Some parts of the job not mentioned in the job description got more difficult for me. It was advertised as an office job, but it actually involved a lot of physical activity. Most of the people in the office were understanding, and some took on a few minor tasks I couldn’t do. One junior manager took umbrage at this, and made the atmosphere unpleasant to the point of him ending up being disciplined for his behaviour towards me. The same junior manager also extremely offended someone visiting an office by declaring dyslexia didn’t exist, and people were simply lazy. It turned out the visitor had dyslexia and got very upset and explained that it was nothing to do with laziness, but processes in the brain, not that the manager took any notice.
Finally, I found an understanding manager in my third job, who is sadly leaving today and the charity I work for is being taken over by another one. My manager had previously lived with chronic pain herself, she understood sick leave, being able to only work on certain days and made allowances for me to work from home. This has led to some minor grumblings within the team, and the idea I was getting special treatment.

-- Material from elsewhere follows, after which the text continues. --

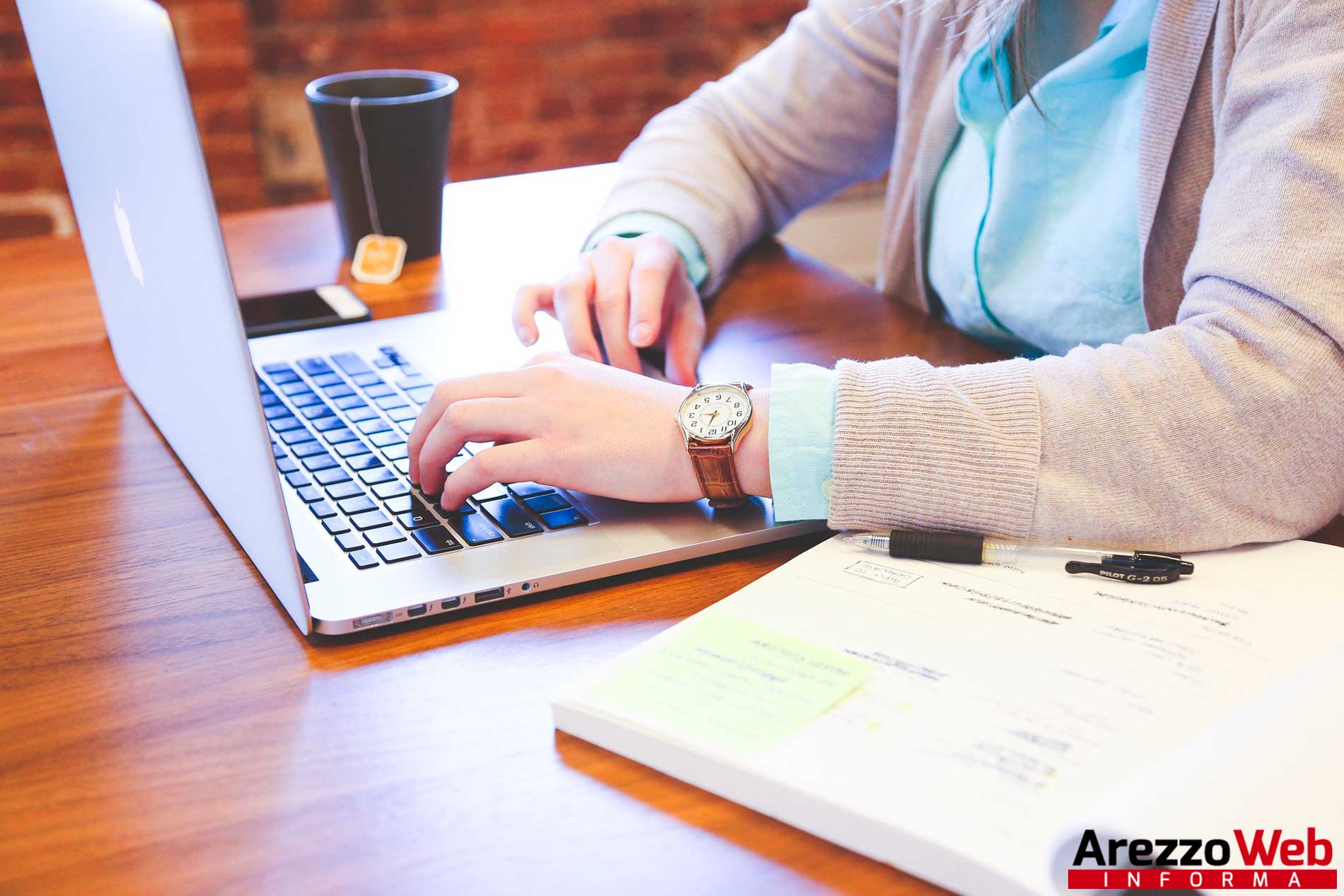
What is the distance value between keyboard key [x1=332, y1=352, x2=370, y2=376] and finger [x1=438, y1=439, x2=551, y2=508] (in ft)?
0.81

What I try and explain to people is that some people need additional help in order to be equal with everyone else. When someone is at a disadvantage, providing additional support isn’t favourable treatment, it’s helping them to reach the same level as everyone else.
Sadly, not everyone sees it that way.
It’s incredibly difficult to find an employer that will take people on with my multitudes of health problems. One bright side is that the Equality Act 2010 has given additional rights to disabled people that may help in some ways, such as not being able to carry out pre-employment medical questionnaires, or ask about a disability up front. Yet employers continue to do it. It’s also difficult to hide visible disabilities, like going into an interview with a walking stick.
The difficulties I have had make me worry even more for all the people being taken off Incapacity Benefit and assessed for Employment and Support Allowance, but instead being declared fit to work. Some even find themselves turned away at the JobCentre, as they’re declared not fit for work!
All I can suggest is keeping an eye on your rights, and fighting for them when you can.